Adidas has lost one of the (many) battles it has assumed the last couple of months (years) related to its three-stripes marks, which could mean a big blow-out to Adidas’ current enforcement proceedings against companies using a similar pattern on their products.
The war was lost against a company called Shoe Branding Europe (SBE), which filed a declaration of invalidity against the Community Trademark (CTM) registered by Adidas consisting of a “three parallel equidistant stripes of identical width, applied on the product in any direction” (see below image) for goods in Nice Class No. 25 (which includes mainly clothing, footwear and headwear).

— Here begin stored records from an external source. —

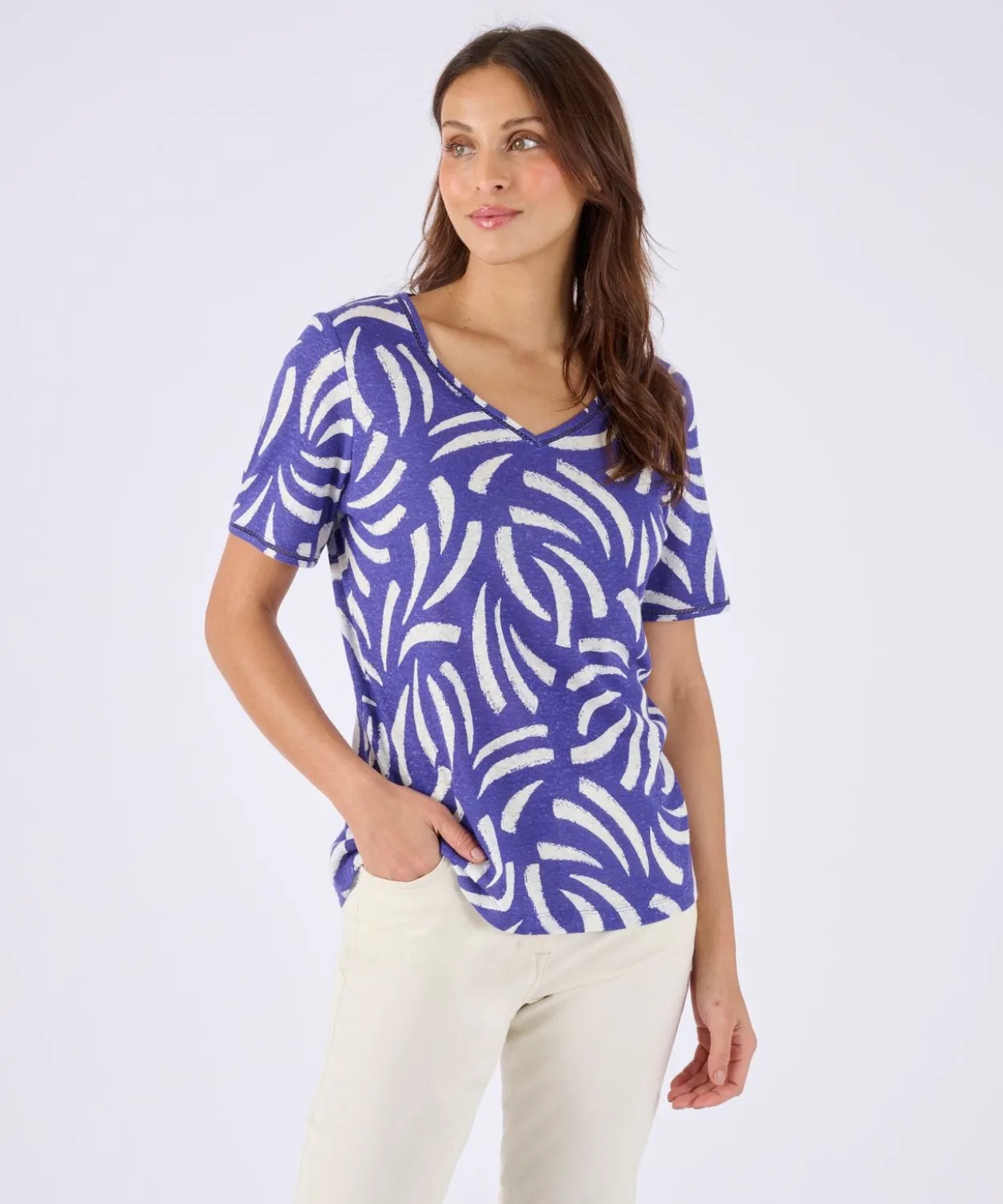 T-shirt mélange lin, détail jours échelle
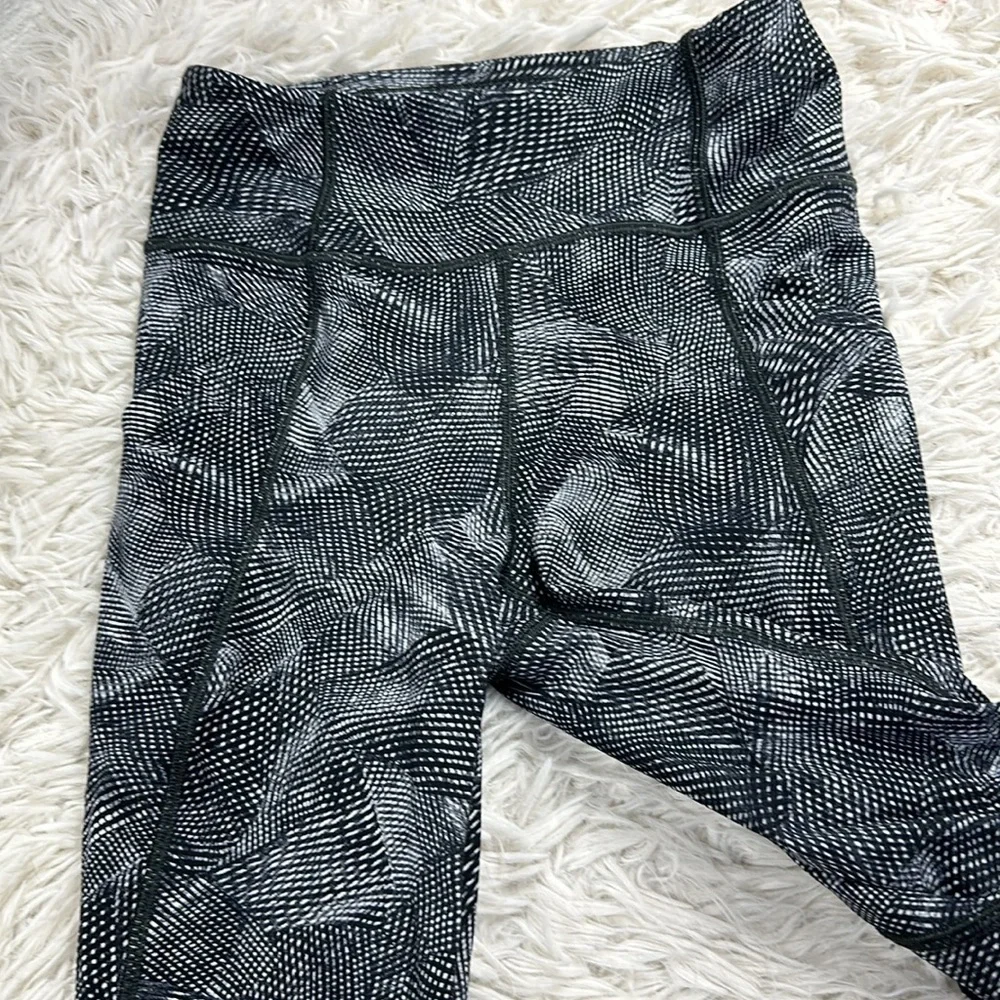 Lululemon Time To Sweat Crop 23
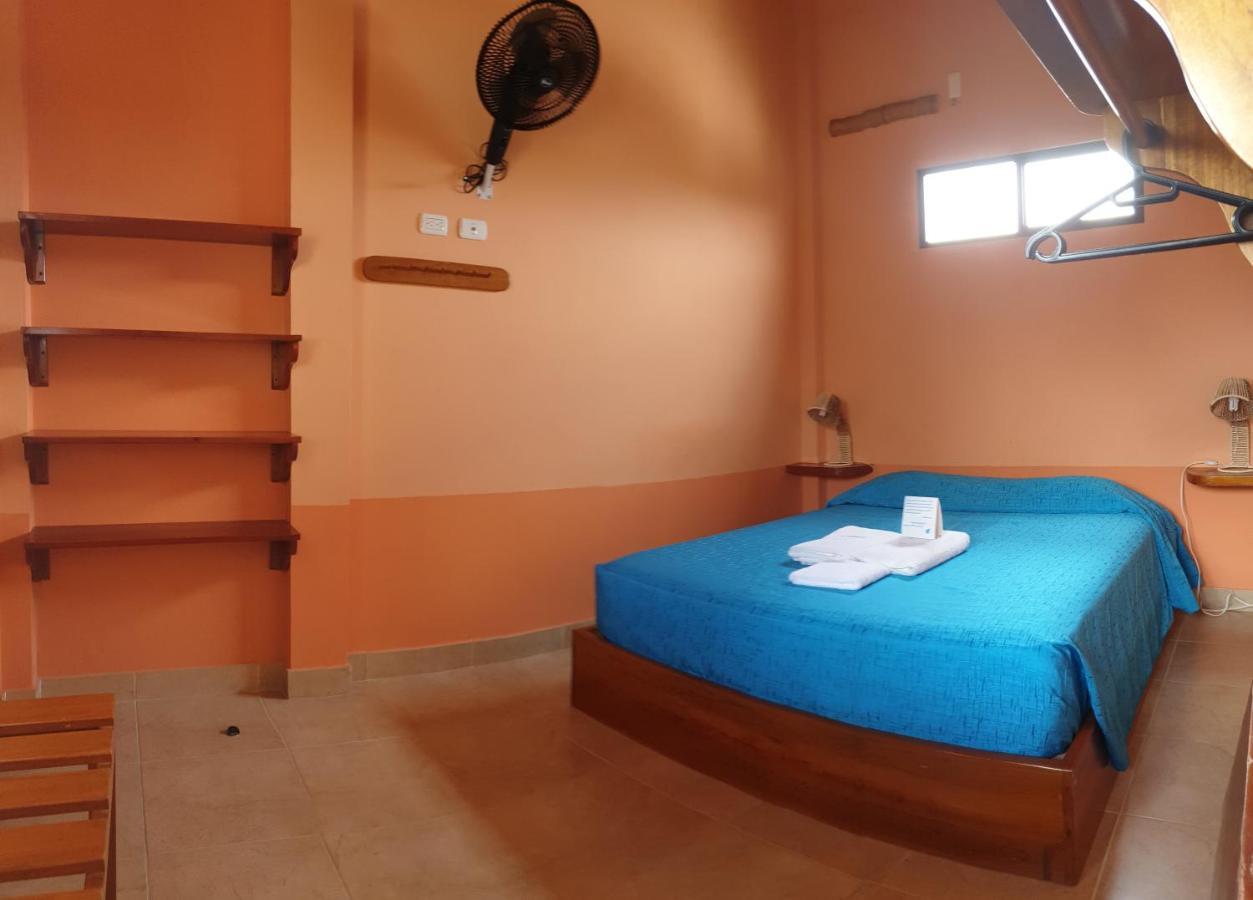 La Mariposa Hostal Olon Exterior photo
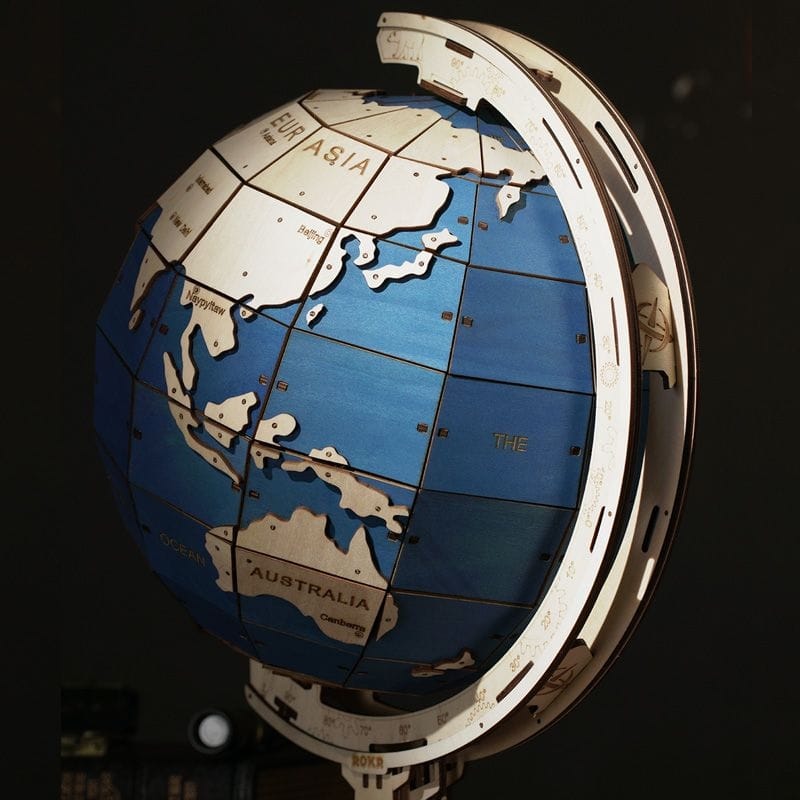 The Globe assembled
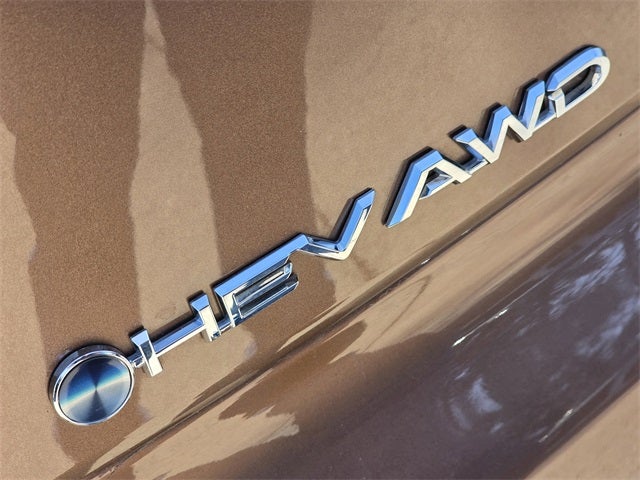 2025 Toyota Crown Signia XLE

Actually, the controversy between these two companies began back in 2009, when SBE filed a CTM registration for a two-stripes mark for shoes, which ended by Adidas opposing to it and the EUIPO ruling on Adidas’ favor since it considered that there was a risk of confusion due to the similarity between both marks and that the second mark would benefit from the notoriety of Adidas’ marks.
After throwing actions at each other, the General Court (GC) understood that EUIPO did not commit any mistakes, and that it is probable that SBE’s mark would be benefitting from the notoriety of Adidas’ trademark.
Unsatisfied with the results and, especially, annoyed at Adidas’ wit to file for registration of the three-stripes back in 2014, SBE backfired filing a declaration of invalidity against the three-stripes CTM in 2016. EUIPO agreed with SBE and understood that the three-stripes CTM should not have been registered in the first place, since Adidas’ had failed to prove the distinctiveness for the use in the European Community.
This controversy ended last week (19th of June) when the GC confirmed EUIPO’s decision, declaring the invalidity of Adidas’ Three-Stripes CTM. The GC concluded that Adidas’ three-stripes mark is not a pattern but rather an ordinary figurative mark, and that, consequently, any form of use (i.e. the color scheme) that steers away from the essential characteristics of the mark should not be take into account, and, more importantly, it confirms that Adidas failed to prove acquired distinctiveness throughout the European Union.
To this Adidas has stated the “ruling is limited to this particular execution of the three-stripes mark and does not impact on the broad scope of the protection that Adidas has on its well-known three-stripes mark in various form in Europe”. However, the reality is that this decision is already affecting the company which stocks had fallen considerably since this information became public.
Notwithstanding the foregoing, the relevance of this decision is that it may reverberate into other enforcement proceedings that Adidas’ may have, and all because of an insufficiency in the production of evidence showing the distinctiveness through Europe; must be careful when submitting a trademark.